Questo secondo aspetto fa parte del DNA di Marco Graziosi: per lui è stato fondamentale seguire la tradizione culinaria di sua madre e, prima ancora, di sua nonna: da loro ha imparato a conoscere e poi cucinare i prodotti genuini della generosa terra lepina e sente il bisogno di adoperarsi per far si che la tradizione non si interrompa. Il sottotitolo “Saperi e sapori dei Monti Lepini” rivela il suo grande attaccamento a questo territorio. La passione lo ha portato a sperimentare nuove tecniche ma stando sempre ben attento a non stravolgere questi sapori e profumi ben miscelati da una centenaria esperienza. Nel corso della sua lunga carriera è venuto a contatto con tradizioni culinarie diverse apprezzandole tutte perché ognuna ha una sua particolarità e da ognuna ha preso qualcosa ma il suo riferimento è stata e rimane la cucina lepina che non solo ha esaltato nel suo lavoro ma se ne è anche fatto appassionato ambasciatore.

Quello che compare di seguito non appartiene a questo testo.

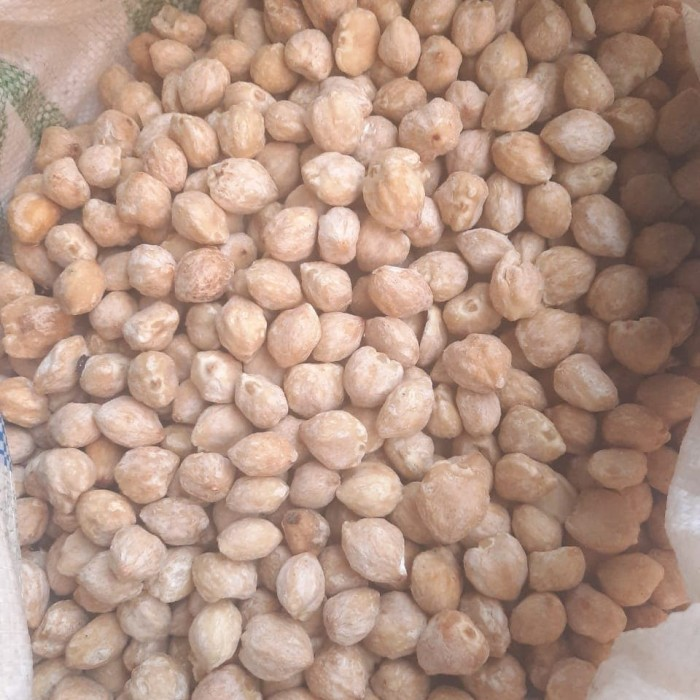 Foto Produk Kemiri/Kemiri Bulat 1 kg dari osp shop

Soprattutto attraverso la F.I.C. (Federazione Italiana Cuochi) di cui fa parte dal 1995, per farla conoscere ed apprezzare, ha organizzato convegni, concorsi e manifestazioni varie; ne ha parlato in programmi televisivi a cui ha partecipato (come l’Isola dei famosi e Uno Mattina); l’ha presentata in importanti concorsi (lo scorso anno ha ottenuto  l’argento agli Internazionali d’Italia con un tipico piatto lepino: la zuppa di cicerchie con cicoria di campo e marroni). Nel libro, fra le diverse ricette, viene dato un particolare rilievo, anche con  riferimenti storici, a tre piatti che sono sicuramente l’espressione più tipica del territorio: j’appallocco, la pecora  aglio callaro, i fregnaquanti. Il libro, oltre alle ricette, contiene anche brevi cenni su metodi per la conservazione di alcuni alimenti, la presentazione di piante aromatiche e spezie comuni sui Lepini e un pratico modo per misurare le dosi senza ricorrere alla bilancia.

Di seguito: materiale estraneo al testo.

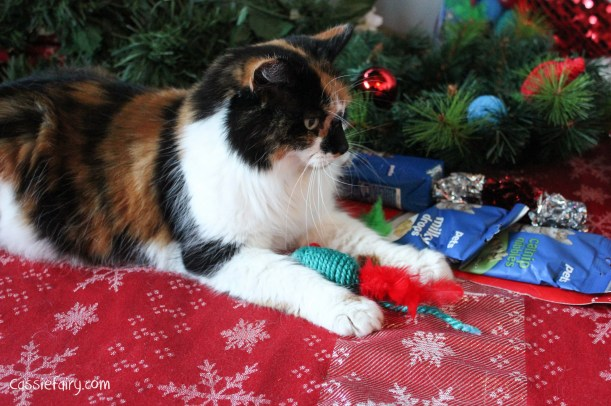 cat christmas gift guide-4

Leggendo il libro si avverte chiaramente la passione che lo ha ispirato e si capisce che il nostro chef svolge il suo lavoro non limitandosi alla sola  applicazione delle competenze tecniche; il ristorante per lui non è solo un posto dove mangiare ma un ambiente, non necessariamente lussuoso, dove si viene accolti con premura e dove si ha il piacere di offrire cose genuine. Marco Graziosi ha sempre ispirato il suo lavoro a questo modo di pensare e i semi che ha seminato hanno dato buoni frutti perché anche i figli si sono appassionati al suo lavoro e sicuramente proseguiranno la tradizione di famiglia arricchendola con nuove idee. Fatto insolito ma molto indicativo è che l’introduzione al libro è stata scritta dal figlio Fabrizio. In sintesi, per il nostro Autore, la gastronomia che ha come unica preoccupazione il guadagno ha il fiato corto e porta all’appiattimento dei sapori perché  in cucina entreranno solo prodotti di larga scala, raccolti non nel periodo migliore di maturazione ma in quello compatibile con la commercializzazione; la cucina di qualità richiede prodotti di qualità e che rispettino la stagionalità.